What are the main advantages and disadvantages of using an LL parser or an LR?

Asked

Viewed 3,496 times

40

I’m building a parser for a programming language. Grammar does not need to meet all the complexities of a language like C++ or Lisp.

I have a moderate knowledge of language building but little experience with the tools and methodologies to implement them. I have a notion of how a parser works and which algorithms are most used for it. Among them, I was able to select two, the LL and the LR. I’ve studied the basics about them but because I have only theoretical knowledge I’m still not comfortable saying the advantages of each one.

If you have experience with both algorithms building a compiler in the above situation, you can help me.

  1. What I earn and what I lose when I choose the algorithm parser LL or with algorithm LR?

  2. I stopped looking at other important algorithms that may be more indicated in some situation than the two cited?

  3. How they behave in the face of grammar complexity, ease of implementation and maintenance, and speed of execution?

I do not want to know which is better, because if one was clearly better than the other, the latter would be cited only historically. That only I can determine. I need subsidies to make my decision.

5 answers

29


LL

LL works by trying foresee what will be the next production rule, and then applying this rule to the next read input symbols. If the forecast fails, it is necessary to return to the state before the forecast, return the symbols read to the input (backtracking) and make a new prediction. The parser fails when all possible predictions have been tested (i.e., the initial prediction that there is a valid input to the language if it proves false).

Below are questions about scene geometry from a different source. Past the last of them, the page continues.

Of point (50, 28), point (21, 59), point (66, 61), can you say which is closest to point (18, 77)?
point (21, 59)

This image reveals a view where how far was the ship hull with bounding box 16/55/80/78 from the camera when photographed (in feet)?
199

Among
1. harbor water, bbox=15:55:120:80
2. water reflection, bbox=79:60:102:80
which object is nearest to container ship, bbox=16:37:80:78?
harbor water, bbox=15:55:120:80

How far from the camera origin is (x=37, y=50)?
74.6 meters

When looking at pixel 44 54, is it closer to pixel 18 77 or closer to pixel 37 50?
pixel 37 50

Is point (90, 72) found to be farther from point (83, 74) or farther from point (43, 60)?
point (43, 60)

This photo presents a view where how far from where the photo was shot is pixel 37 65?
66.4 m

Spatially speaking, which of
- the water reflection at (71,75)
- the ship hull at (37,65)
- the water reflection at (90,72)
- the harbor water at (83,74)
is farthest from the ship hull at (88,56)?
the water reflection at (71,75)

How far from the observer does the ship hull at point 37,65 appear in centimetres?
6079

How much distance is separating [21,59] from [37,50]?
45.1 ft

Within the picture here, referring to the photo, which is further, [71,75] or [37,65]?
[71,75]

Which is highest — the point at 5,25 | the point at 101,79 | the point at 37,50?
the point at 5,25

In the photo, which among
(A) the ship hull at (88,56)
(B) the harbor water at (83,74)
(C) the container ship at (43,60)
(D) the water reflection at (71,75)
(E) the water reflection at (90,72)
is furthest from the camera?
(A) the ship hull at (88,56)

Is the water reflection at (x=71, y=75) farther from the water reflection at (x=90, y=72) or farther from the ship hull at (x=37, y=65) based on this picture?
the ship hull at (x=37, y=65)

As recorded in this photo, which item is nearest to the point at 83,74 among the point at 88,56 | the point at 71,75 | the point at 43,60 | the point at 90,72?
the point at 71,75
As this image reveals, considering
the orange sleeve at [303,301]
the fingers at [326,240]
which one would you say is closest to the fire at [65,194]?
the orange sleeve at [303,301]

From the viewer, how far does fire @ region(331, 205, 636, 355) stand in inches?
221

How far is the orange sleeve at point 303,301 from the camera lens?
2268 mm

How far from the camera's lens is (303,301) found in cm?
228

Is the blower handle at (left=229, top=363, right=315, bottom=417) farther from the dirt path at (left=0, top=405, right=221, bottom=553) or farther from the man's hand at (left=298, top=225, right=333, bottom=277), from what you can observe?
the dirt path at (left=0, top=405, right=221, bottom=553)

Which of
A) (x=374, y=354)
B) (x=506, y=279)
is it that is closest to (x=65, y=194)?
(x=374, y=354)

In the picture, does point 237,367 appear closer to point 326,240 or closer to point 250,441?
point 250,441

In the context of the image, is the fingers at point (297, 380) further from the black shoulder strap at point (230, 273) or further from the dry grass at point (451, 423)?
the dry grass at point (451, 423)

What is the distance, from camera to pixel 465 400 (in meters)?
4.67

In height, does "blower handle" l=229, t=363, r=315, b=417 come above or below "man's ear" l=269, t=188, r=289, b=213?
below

It’s a pretty easy type of parser to write manually because of its recursive feature. It becomes trivial if the language is regular or never needs backtracking (in this case it is a LL(1)). The parser code is also very similar to the grammar that produced it and can be read with ease.

However, runtime is difficult to predict (although it is not so different from linear on input size in most practical cases) and not all grammars can be processed by an LL parser. A classic example is left recursion:

Num    →   [0-9]+
Base   →   Num | '(' Sum ')'
Prod   →   (Prod '*')? Base
Sum    →   (Sum '+')? Prod

This grammar cannot be processed directly because the parser LL understands that when reading a Sum, should assume that soon after comes a Sum and check that possibility, generating an infinite loop. For this to work you must first transform the grammar so that it is acceptable for the LL algorithm, thus:

Num    →   [0-9]+
Base   →   Num | '(' Sum ')'
Prod   →   (Base '*')* Base
Sum    →   (Prod '+')* Prod

It continues to accept exactly the same language, however it will not produce the same syntax tree (Sum and Prod have seen n-dimentional operations in place of binaries) and need additional processing to adjust it.

LR

LR operates on a list in which at each stage one of the following operations will be executed:

  • Shift: A symbol will be read from the input and added to the end of the list as a terminal.
  • Reduce: A production rule will be applied in the last N terminal or non-terminal symbols present in the list, transforming them into a nonterminal.

The operation is repeated until the input is empty and the list contains only one nonterminal, which represents the language. If this state cannot be reached (the input ends and there are no rules to apply and reduce the list) the parser fails.

The interesting thing here is that an input symbol is never read more than once and that the processing time is clearly linear in the size of the input (assuming that the number of production rules is not absurdly large, practical cases). This mechanism can handle recursion smoothly. Some variants are the LALR and the SLR.

The LR parser accepts a larger set of grammars, having no recursion problems. The following grammar, for example, is perfectly acceptable.

Num    →   [0-9]+
Expr   →   Expr '+' Expr | Num

Being an ambiguous grammar, the rightmost derivation will be given (hence the R of LR). 1+2+3 is processed as 1+(2+3).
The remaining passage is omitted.